The evidence comes from an analysis of pooled data from 102 trials comparing the effects of different diets followed by 4,660 adult participants.
Researchers looked at how the foods people ate affected measures of metabolic health, including blood sugar levels, and the ability to produce and respond to the hormone insulin.
Diets rich in monounsaturated or polyunsaturated fats had a beneficial effect on key markers of blood sugar control.
Every 5% switch away from carbohydrates or saturated fats to "healthy" fats as a source of dietary energy resulted in a 0.1% reduction in levels of a blood molecule used to monitor long-term sugar regulation.
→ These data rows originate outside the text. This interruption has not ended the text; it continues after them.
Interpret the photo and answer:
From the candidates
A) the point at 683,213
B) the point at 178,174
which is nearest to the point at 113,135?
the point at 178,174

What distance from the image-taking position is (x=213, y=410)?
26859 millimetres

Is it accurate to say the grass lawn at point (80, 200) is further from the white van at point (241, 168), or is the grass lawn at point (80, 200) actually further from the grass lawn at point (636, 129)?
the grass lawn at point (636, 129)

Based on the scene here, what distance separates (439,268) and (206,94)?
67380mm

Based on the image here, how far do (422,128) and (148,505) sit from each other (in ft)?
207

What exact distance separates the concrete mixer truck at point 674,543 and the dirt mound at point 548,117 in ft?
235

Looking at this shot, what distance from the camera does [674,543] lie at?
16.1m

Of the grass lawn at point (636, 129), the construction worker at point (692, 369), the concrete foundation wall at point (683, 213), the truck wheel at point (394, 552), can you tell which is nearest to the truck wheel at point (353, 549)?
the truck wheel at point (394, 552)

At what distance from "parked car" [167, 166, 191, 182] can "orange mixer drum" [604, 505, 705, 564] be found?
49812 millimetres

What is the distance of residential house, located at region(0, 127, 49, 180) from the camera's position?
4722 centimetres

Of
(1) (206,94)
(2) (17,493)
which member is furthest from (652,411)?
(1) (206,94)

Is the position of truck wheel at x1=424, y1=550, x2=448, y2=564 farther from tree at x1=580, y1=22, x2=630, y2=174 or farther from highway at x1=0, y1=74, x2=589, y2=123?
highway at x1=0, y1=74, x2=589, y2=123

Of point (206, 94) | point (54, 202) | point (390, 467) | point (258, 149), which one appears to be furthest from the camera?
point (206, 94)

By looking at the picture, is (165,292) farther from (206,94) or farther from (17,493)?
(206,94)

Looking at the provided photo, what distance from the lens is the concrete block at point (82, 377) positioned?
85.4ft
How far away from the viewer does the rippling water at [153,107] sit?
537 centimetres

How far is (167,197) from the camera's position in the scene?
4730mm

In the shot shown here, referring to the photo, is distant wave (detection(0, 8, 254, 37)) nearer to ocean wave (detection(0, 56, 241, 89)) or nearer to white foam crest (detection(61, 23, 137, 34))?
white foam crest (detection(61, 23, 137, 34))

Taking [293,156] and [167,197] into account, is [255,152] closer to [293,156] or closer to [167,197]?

Such a change is estimated to reduce the incidence of Type 2 diabetes by 22% and heart and artery disease by 6.8%, said the researchers writing in the journal Public Library of Science Medicine.
Lead scientist Dr Dariush Mozaffarian, from Tufts University in Massachusetts, US, said: "The world faces an epidemic of insulin resistance and diabetes.
"Our findings support preventing and treating these diseases by eating more fat-rich foods like walnuts, sunflower seeds, soybeans, flaxseed, fish, and other vegetable oils and spreads, in place of refined grains, starches, sugars, and animal fats.
"This is a positive message for the public. Don't fear healthy fats."
The most consistent benefits resulted from increasing consumption of polyunsaturated fats in place of either carbohydrates or saturated fat, the study found.
Blood sugar is regulated by the hormone insulin, which controls how much of it is stored or used as "fuel" for cells.
If too little insulin is produced, or the body stops responding to it properly, blood sugar can rise leading to the health problems associated with diabetes.
British co-author Dr Fumiaki Imamura, from Cambridge University, said: "Until now, our understanding of how dietary fats and carbohydrate influence glucose, insulin, and related risk factors has been based on individual studies with inconsistent findings.
"By combining results from more than 100 trials, we provide the strongest evidence to date on how major nutrients alter these risks."